The current decision to use "bot" also appears to be problematic if you are trying to distinguish between human non-human consumption. As can be seen at https://github.com/wikimedia/analytics-refinery-source/blob/master/refinery-core/src/test/resources/isSpider_test_data.csv (and the Java code you refer to) , all user-agents containing 'bot' or 'User:' are considered to be a 'spider' (web crawler). The convention of using 'w:bot' in the first product component of the w:user-agent is a high scoring heuristic that the user-agent is not a general purpose Mozilla compatible web-browser , and is a spider/w:web crawler. However mw:Pywikibot is not a spider/web crawlers. So stopping parsing on the string 'bot' is currently incorrect. While it might be uncomfortable for Pywikibot devs and users, if Pywikibot is the only significant anomaly to this heuristic, maybe we should rename Pywikibot to Pywiki. That name is available https://pypi.python.org/pypi/pywiki \o/ , and luckily a new major release needs to be pushed out soonish phab:T130565. But before making that large breaking change, it would be nice to know whether there are other API clients that also use 'bot' in the product name and are not web crawlers. Looking at https://github.com/wikimedia/analytics-refinery-source/blob/master/refinery-core/src/test/resources/isSpider_test_data.csv, my limited familiarisation with some of those API client frameworks is that they are also not web crawlers (esp. the very recognisable DotNetWikiBot). In which case, using the word 'bot' as a 100% hit for "non-human" will almost certainly never be right as it requires too many external products to be modified. At best you will need to have special treatment for many API clients (and the list of 'bot' will grow over time), and then the question remains: how do we distinguish between human and non-human consumption, and the answer is not 'bot' in the user-agent. (p.s. could you reply below rather than interleaved within my comment; it is getting hard to follow the nesting.) John Vandenberg (talk) 01:20, 22 March 2016 (UTC)
Agree: Initially, the Analytics team had a proposal that was proven sub-optimal in the prior discussion. And it was changed to be less intrusive and totally optional because of that. I believe you were involved in the design and helped a lot. Regarding Pywikibot's client evaluation: I think no bot should be given a bad client evaluation for not following the amendment, because it is optional.
The jobs that process pageview stats do not distinguish between bots, spiders/crawlers yet. We tried to do this in the past, but it is a very difficult distinction to do. For now, they just try to tag everything that is non-human. So adding bot to the user-agent, wouldn't mean the gadget is a spider. Marcel Ruiz Forns (talk) 08:16, 22 March 2016 (UTC)
The bot contact details is also optional, however it was part of the 'gold standard'. All 'optional' parts of this policy would quite rightly be necessary for a bot framework to pass something called a 'gold standard', don't you agree?
You've not addressed the issue that Pywikibot (and other frameworks) always includes the string 'bot' in the user-agent, so if 'bot' is a deemed 100% match for 'non-human', these frameworks have no way to indicate to Analytics that the API usage is for human consumption.
You've also not given any reason why someone who can modify the user-agent should add 'bot' instead of adding an email, URL, or some other form of parse-able contact information, which you've indicated above is highly indicative of automated user-agents.
As far as I can see 'bot' adds nothing to this policy for the simple case of 100% automated agents, where parsable contact details would be better, and creates a new problem in the policy for any attempt to actually solve the hard problem of allowing accurate classification of non-100% automated agents. John Vandenberg (talk) 23:41, 22 March 2016 (UTC)

Alternative phrasing

Earlier in the above conversion, Marcel indicated that their team was open to improved phrasing, such as starting it with 'In addition to [bot contact details], ...'.
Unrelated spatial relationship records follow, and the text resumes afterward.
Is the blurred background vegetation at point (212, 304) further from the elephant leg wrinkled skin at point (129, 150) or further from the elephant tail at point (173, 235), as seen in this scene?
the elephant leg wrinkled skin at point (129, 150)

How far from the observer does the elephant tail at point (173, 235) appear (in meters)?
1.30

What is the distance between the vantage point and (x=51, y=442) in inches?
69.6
IMO this does not go far enough, as no reason has been put forward (yet) to justify using the string 'bot' in addition providing bot contact details. However as Marcel points out, the string 'bot' is being used in user-agents that do not provide contact details. If the intention is now only to indicate that the addition of 'bot' is an existing Internet wide convention recognised and used by Wikimedia, but is a poor substitute for parse-able contact information, then perhaps we can find common ground by changing how it is phrased accordingly. So perhaps the Analytics team might find something like the following acceptable.

If you run an automated agent, please follow the Internet-wide convention of including the string "bot" in the User-Agent string, in any combination of lowercase or uppercase letters. This is recognised by Wikimedia's systems, and used to classify traffic and provide more accurate statistics.
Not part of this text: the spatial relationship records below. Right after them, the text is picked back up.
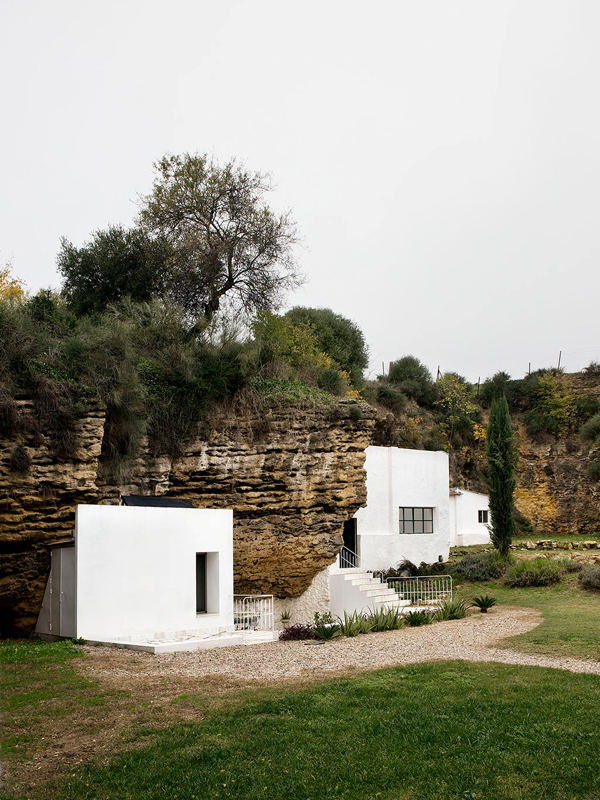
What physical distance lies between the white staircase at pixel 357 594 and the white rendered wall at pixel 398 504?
6211mm

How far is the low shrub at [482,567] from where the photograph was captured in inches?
1022

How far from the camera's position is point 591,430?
1551 inches

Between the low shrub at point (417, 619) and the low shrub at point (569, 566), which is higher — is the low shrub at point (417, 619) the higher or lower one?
the lower one

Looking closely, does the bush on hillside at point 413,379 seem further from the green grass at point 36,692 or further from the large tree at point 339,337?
the green grass at point 36,692

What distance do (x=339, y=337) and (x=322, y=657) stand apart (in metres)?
31.0

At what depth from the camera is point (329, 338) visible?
40.8 metres

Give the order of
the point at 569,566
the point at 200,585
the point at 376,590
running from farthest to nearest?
the point at 569,566 < the point at 376,590 < the point at 200,585

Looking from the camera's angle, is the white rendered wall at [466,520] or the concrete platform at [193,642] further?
the white rendered wall at [466,520]

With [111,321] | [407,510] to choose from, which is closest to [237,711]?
[111,321]

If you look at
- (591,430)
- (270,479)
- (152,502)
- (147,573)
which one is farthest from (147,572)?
(591,430)

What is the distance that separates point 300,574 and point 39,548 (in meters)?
8.50

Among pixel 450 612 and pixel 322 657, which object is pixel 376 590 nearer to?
pixel 450 612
John Vandenberg (talk) 23:41, 22 March 2016 (UTC)

This alernative phrasing would be perfectly acceptable for Analytics. Thanks for proposing this. It even could be more optional, like: "..., please consider following the Internet-wide ...". Marcel Ruiz Forns (talk) 08:08, 23 March 2016 (UTC)
I modified the amendment following your suggestion. Please, feel free to modify it further. Marcel Ruiz Forns (talk) 05:41, 28 March 2016 (UTC)

Client evaluation

Worth noting, compliance to this policy was part of the mw:Evaluating and Improving MediaWiki web API client libraries by User:Fhocutt in 2014.

The client evaluation caused Pywikibot to add support for a customised user-agent, with the default user-agent automatically adding the username; see mw:Manual:Pywikibot/User-agent. John Vandenberg (talk) 10:24, 21 March 2016 (UTC)

Python code example

Can a Python code example be added? I'm violating the policy, but I don't know, what I need to add to stop violating it. 08:23, 8 April 2022 (UTC)

I added a Python example using Requests. Hope this helps! APaskulin (WMF) (talk) 00:46, 9 April 2022 (UTC)

API access through browser fetch()

How should API access through browser fetch() calls comply with the user-agent policy? It seems this can only be done for server-api-call applications. I am writing an alternative interface for wikipedia through the API calls (with all the other performance items listed in mind ofcourse, such as setting fetch limits). Thanks! — Preceding unsigned comment added by (talk) 09:49, 4 April 2019 (UTC)